[proofplan]
We reformulate the variational inequality as a fixed-point problem: $u \in K$ solves $a(u, v-u) \ge f(v-u)$ for all $v \in K$ if and only if $u = P_K(u - \rho \mathcal{J}(\mathcal{A}u - f))$ for any $\rho > 0$, where $\mathcal{A}: V \to V^*$ is the operator induced by $a$, $\mathcal{J}: V^* \to V$ is the Riesz isomorphism, and $P_K$ is the metric projection. We then show that the resulting map $T_\rho(v) = P_K(v - \rho\mathcal{J}(\mathcal{A}v - f))$ is a strict contraction for $\rho \in (0, 2\alpha/M^2)$, where $\alpha$ is the coercivity constant and $M$ is the continuity constant, and apply the [Banach Fixed Point Theorem](/theorems/289).
[/proofplan]
[step:Introduce the operator $\mathcal{A}$ and the Riesz map $\mathcal{J}$]
Associate with the bilinear form $a$ a bounded [linear operator](/page/Bounded%20Linear%20Operator) $\mathcal{A}: V \to V^*$ defined by
\begin{align*}
(\mathcal{A}u)(v) = a(u, v) \quad \text{for all } u, v \in V.
\end{align*}
By continuity of $a$, $\|\mathcal{A}u\|_{V^*} \le M\|u\|_V$, so $\mathcal{A}$ is bounded with $\|\mathcal{A}\|_{\mathcal{L}(V, V^*)} \le M$.

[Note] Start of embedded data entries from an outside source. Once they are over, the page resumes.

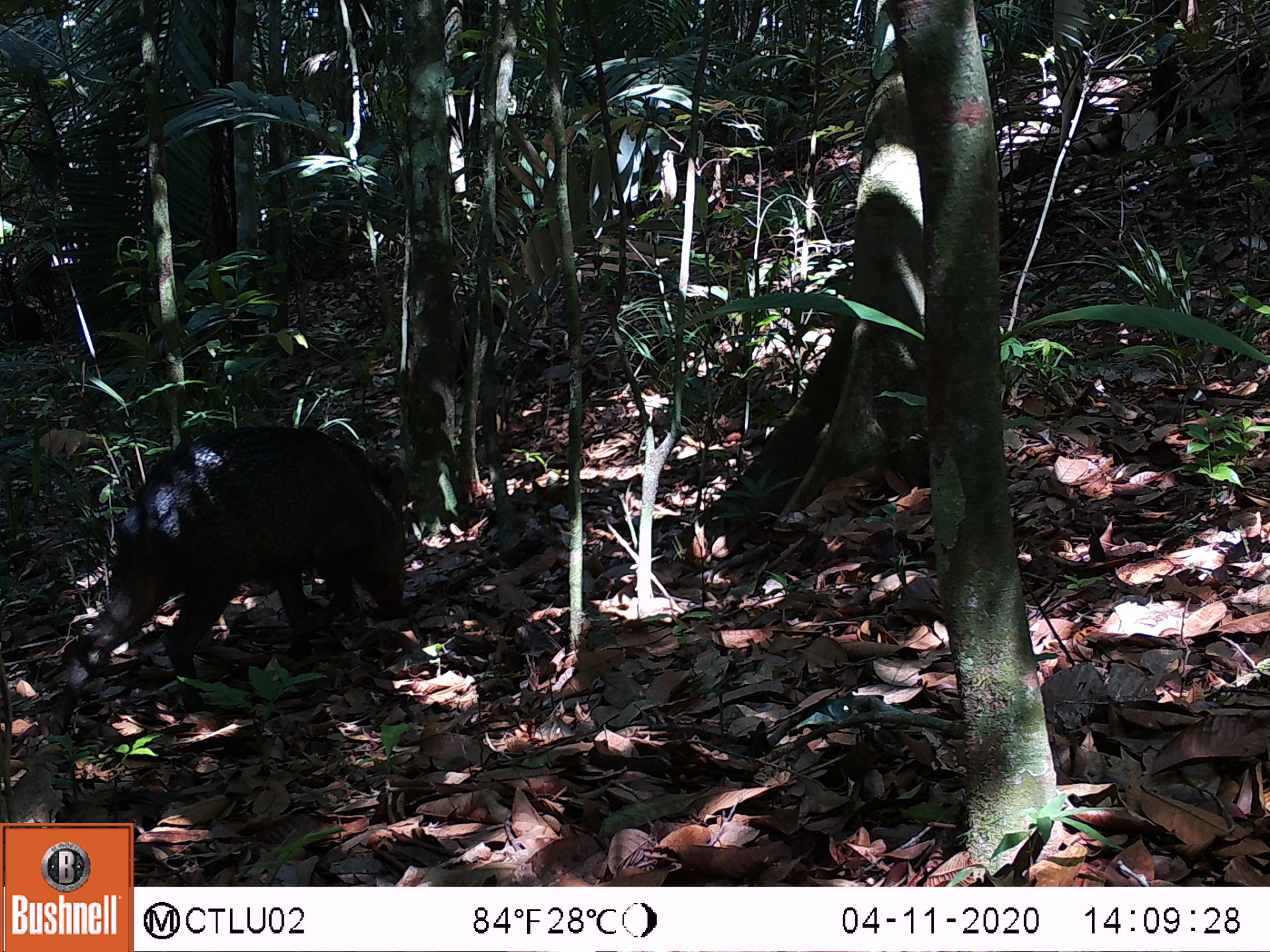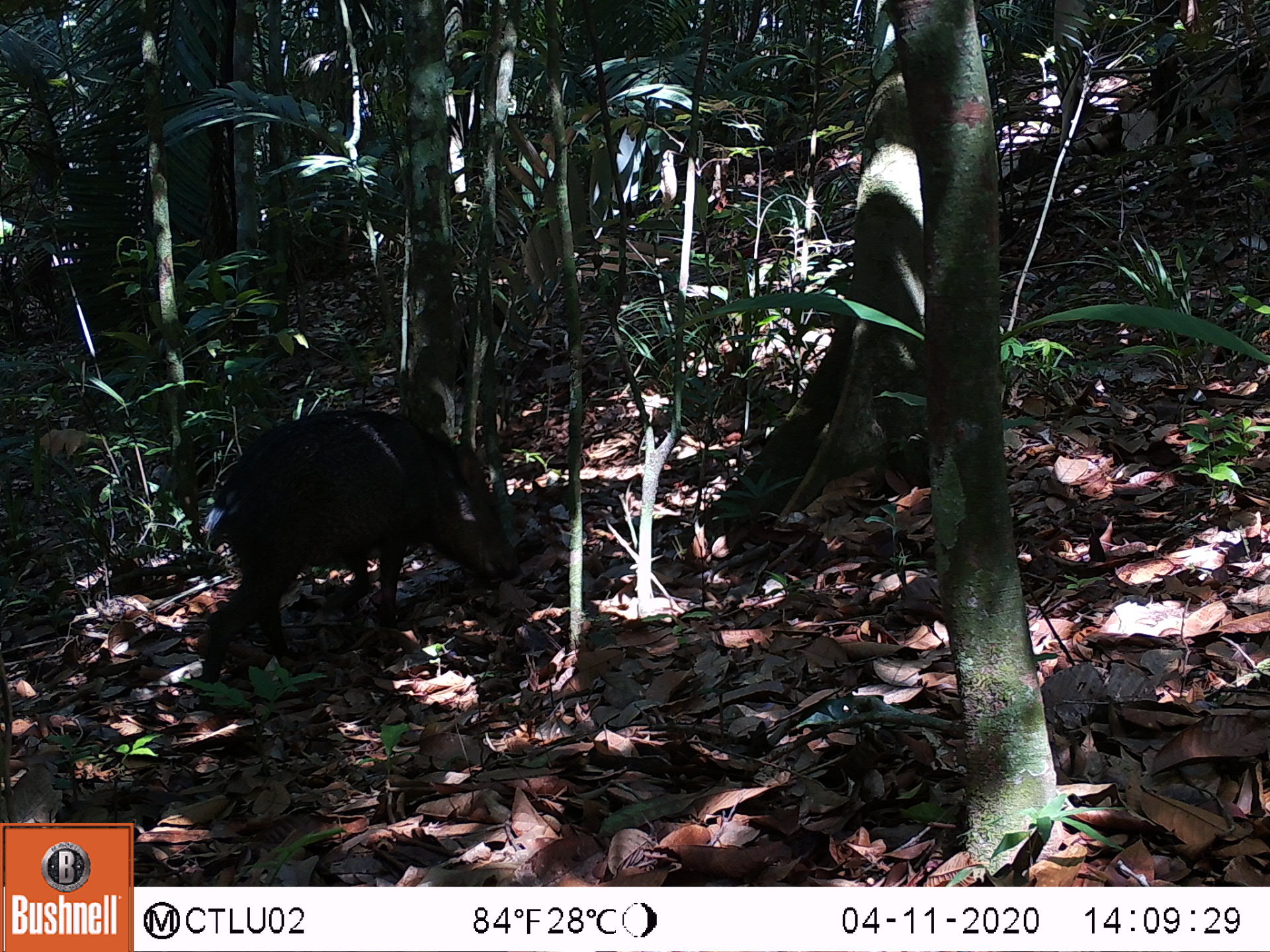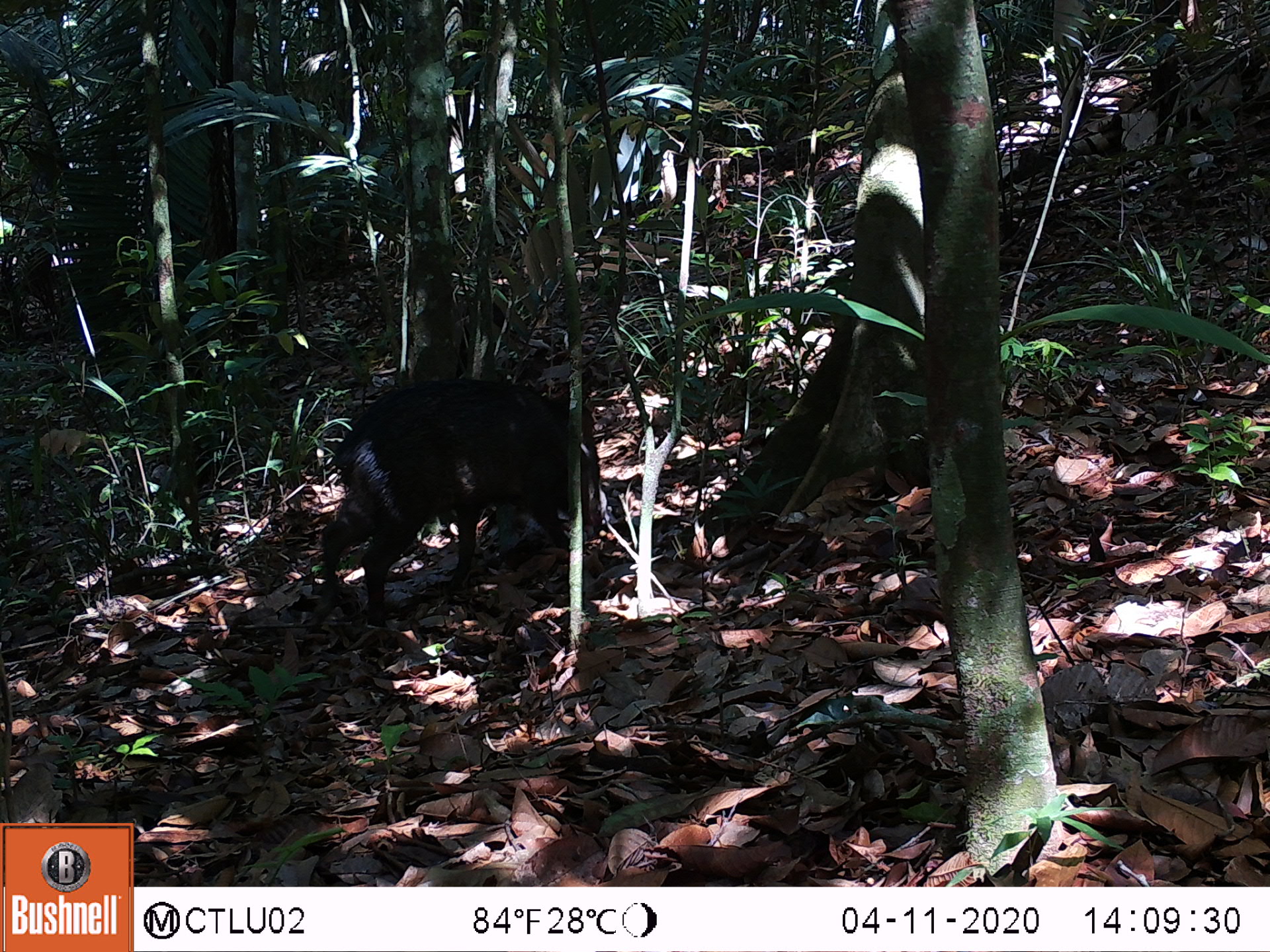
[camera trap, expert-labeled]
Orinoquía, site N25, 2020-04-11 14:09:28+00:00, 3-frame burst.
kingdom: Animalia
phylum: Chordata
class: Mammalia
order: Artiodactyla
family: Tayassuidae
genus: Pecari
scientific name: Pecari tajacu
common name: collared peccary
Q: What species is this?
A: Collared peccary (Pecari tajacu).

Let $\mathcal{J}: V^* \to V$ denote the inverse of the Riesz isomorphism, the isometric isomorphism satisfying
\begin{align*}
(\mathcal{J}\phi, v)_V = \phi(v) \quad \text{for all } \phi \in V^*, \, v \in V.
\end{align*}
In particular, $\|\mathcal{J}\phi\|_V = \|\phi\|_{V^*}$ for all $\phi \in V^*$.
[/step]
[step:Reformulate the variational inequality as a fixed-point equation for $P_K$]
The variational inequality $a(u, v - u) \ge f(v - u)$ for all $v \in K$ can be written as
\begin{align*}
(\mathcal{A}u - f)(v - u) \ge 0 \quad \text{for all } v \in K.
\end{align*}
Applying $\mathcal{J}$ and using $(\mathcal{J}\phi, w)_V = \phi(w)$:
\begin{align*}
(\mathcal{J}(\mathcal{A}u - f), v - u)_V \ge 0 \quad \text{for all } v \in K.
\end{align*}
For any $\rho > 0$, multiplying by $\rho$ preserves the inequality:
\begin{align*}
(u - [u - \rho\mathcal{J}(\mathcal{A}u - f)], v - u)_V \ge 0 \quad \text{for all } v \in K.
\end{align*}
By the [variational characterisation of the metric projection](/theorems/87), this holds if and only if
\begin{align*}
u = P_K(u - \rho\mathcal{J}(\mathcal{A}u - f)).
\end{align*}
Define the map
\begin{align*}
T_\rho: V &\to K, \\
v &\mapsto P_K(v - \rho\mathcal{J}(\mathcal{A}v - f)).
\end{align*}
The variational inequality is equivalent to $u = T_\rho(u)$.
[guided]
The goal is to convert the variational inequality into a form where a contraction mapping argument applies. The projection characterisation from [Theorem 87](/theorems/87) says: $u = P_K(z)$ if and only if $(u - z, v - u)_V \ge 0$ for all $v \in K$.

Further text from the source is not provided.